Given the free movement of Canadian factors of production to the south, what did Macdonald's Tariff of 1879 really accomplish? Basically, it increased the cost of living by reducing the incomes of Canadians, and little else. The tariff was a revenue-gathering device, not a protective instrument. Few of the industries that did
exist could qualify as infant industries worthy of protection. They were small, single-product, and community-based firms in a largely barter environment, fully protected by transportation costs and local loyalties, and themselves indifferent to expansion and larger markets. Markets in Canada were not national, as the Fathers of Confederation had vociferously and confidently predicted, but a jumble of separate markets sustained by geographic barriers and transportation costs, plus the fierce regional and cultural loyalties that made market penetration a costly affair.

If the tariff had been effective as a protective measure—that is, if it had succeeded in preserving Canadian markets for Canadian entrepreneurs—one could have expected a flow of the new American branch plants during this period. In fact, there was little direct investment during the next twenty years, indicating that Canadian markets were too small and scattered to justify investment and that the most efficient way to supply the meagre market was still the shipping of American goods, not capital, over the tariff wall.

It was only when the frontier in the United States had been closed that American capital turned its attention northward. Confederation, to repeat, was a political union that never became a nation in control of its own economy. The national policy of 1879, often touted as Canada's declaration of economic independence, was nothing more than a sales tax on the Canadian consumer, a source of revenues to shore up declining customs and excise revenues and to avert national bankruptcy.

A protective tariff appealed to the national sentiment for a protected market and the desire to build a more balanced, diversified—hence less vulnerable—economy. The assumptions were: a) That there was a strong and concentrated market to justify domestic investment and to support industry; b) That there was a sufficient number of infant industries and firms to protect;
and c) That a banking and financial community existed, ready and willing to devote resources to the financing of industrial growth in preference to the less risky short-term commercial financing at which they were adept. All three assumptions were mistaken.

The continuing pilgrimages to Washington that are a feature of our own times commenced before Confederation and continued in the years after, as Ottawa strenuously tried to have the Reciprocity Treaty renewed. But it was useless and—from Washington's point of view—unnecessary. They already had all the control over the Canadian economy that they required. More fundamentally, the Fathers of Confederation found the institutions and elements of the Canadian economy to be completely subject to the needs and wants of American market mechanisms. Thus the purpose of political unification—the control of one's land, resources, and capital to achieve an improving standard of living for the people—was beyond them.

The growth of the Canadian economy, then as now, depended on decisions taken elsewhere. Canada was, for all intents and purposes, a market in real estate and raw materials, without large enough markets to throw off surpluses nor domestic capital sufficient to finance a greater share of our own growth.

## DATASET CONTENT
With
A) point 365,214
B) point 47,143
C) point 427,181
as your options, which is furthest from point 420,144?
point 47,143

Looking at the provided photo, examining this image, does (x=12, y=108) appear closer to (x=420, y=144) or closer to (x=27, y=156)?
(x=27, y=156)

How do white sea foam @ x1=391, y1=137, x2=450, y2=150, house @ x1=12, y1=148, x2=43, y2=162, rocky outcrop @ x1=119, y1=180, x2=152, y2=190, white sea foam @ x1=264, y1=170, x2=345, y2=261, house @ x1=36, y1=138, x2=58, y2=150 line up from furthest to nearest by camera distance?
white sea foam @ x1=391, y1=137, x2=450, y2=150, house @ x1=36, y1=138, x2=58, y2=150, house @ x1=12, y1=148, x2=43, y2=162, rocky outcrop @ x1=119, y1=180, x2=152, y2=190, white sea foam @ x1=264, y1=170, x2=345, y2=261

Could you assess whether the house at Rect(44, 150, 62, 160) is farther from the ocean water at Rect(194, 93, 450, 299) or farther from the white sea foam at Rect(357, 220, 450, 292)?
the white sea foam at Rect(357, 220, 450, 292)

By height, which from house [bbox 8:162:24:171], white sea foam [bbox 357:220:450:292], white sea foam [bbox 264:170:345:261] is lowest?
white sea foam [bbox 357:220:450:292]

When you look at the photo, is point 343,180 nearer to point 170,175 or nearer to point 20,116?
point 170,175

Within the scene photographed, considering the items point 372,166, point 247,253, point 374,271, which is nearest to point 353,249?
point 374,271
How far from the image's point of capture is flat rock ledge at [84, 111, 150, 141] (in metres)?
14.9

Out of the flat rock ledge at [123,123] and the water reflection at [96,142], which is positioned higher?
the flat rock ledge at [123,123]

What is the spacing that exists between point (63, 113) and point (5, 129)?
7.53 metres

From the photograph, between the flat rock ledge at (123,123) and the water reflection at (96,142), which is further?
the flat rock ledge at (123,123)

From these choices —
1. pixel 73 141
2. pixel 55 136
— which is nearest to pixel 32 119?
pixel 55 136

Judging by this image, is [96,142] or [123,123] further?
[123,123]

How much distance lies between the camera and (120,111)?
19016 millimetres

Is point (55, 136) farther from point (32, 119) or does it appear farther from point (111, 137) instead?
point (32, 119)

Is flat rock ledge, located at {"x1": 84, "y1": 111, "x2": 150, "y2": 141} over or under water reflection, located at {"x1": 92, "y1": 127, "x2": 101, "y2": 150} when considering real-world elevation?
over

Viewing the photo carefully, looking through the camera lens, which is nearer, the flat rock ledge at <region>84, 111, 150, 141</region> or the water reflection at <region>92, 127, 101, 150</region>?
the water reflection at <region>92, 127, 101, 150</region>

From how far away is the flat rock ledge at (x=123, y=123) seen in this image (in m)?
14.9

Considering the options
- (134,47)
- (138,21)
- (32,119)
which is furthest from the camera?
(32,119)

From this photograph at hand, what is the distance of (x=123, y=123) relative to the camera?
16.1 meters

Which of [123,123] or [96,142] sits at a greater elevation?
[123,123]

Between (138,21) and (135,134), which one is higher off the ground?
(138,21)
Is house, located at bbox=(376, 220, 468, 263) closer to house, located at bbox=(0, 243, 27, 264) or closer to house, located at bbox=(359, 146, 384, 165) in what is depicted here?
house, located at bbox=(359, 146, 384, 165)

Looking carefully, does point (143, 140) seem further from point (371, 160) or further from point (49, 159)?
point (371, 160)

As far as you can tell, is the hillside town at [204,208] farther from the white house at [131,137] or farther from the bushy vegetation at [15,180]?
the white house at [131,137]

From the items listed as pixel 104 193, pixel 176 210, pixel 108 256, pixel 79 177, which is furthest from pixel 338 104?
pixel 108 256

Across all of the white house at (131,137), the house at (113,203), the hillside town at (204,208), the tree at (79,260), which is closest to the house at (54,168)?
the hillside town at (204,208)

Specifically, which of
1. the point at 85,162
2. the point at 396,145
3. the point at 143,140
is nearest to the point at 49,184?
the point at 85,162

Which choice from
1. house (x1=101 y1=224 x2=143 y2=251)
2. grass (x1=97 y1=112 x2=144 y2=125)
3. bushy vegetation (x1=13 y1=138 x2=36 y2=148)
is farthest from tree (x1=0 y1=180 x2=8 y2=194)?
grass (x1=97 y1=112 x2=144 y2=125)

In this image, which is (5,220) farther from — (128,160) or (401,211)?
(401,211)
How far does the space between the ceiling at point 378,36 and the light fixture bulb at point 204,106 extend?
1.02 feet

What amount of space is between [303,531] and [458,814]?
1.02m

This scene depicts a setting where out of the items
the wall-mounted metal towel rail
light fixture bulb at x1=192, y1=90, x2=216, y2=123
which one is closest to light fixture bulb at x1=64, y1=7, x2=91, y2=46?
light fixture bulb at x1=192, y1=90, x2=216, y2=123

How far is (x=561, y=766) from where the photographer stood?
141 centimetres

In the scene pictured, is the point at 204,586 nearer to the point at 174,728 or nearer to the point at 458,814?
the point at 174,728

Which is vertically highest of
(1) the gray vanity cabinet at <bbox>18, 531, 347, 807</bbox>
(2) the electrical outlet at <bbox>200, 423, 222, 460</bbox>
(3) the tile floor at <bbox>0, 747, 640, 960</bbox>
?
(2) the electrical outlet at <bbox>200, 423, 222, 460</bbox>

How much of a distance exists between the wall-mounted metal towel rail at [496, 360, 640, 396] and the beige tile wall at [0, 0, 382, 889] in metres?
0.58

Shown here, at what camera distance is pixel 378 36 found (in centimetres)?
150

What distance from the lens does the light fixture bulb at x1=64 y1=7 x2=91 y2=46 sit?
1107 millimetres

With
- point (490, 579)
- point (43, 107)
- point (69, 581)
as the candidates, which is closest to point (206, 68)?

## EXERCISE REQUIREMENTS
(A) In the passage on Macdonald's Tariff of 1879, what does the tariff basically accomplish?
(B) Return the portion of the passage on Macdonald's Tariff of 1879 that begins at the words "The growth of" and ends after the words "our own growth.".
(C) Using the passage on Macdonald's Tariff of 1879, explain why little American direct investment followed the tariff during the next twenty years.

## THE RESULTS
(A) It increased the cost of living by reducing the incomes of Canadians, and little else.

(B)
The growth of the Canadian economy, then as now, depended on decisions taken elsewhere. Canada was, for all intents and purposes, a market in real estate and raw materials, without large enough markets to throw off surpluses nor domestic capital sufficient to finance a greater share of our own growth.

(C) Canadian markets were too small and scattered to justify investment. The most efficient way to supply that meager market was still to ship American goods, not capital, over the tariff wall.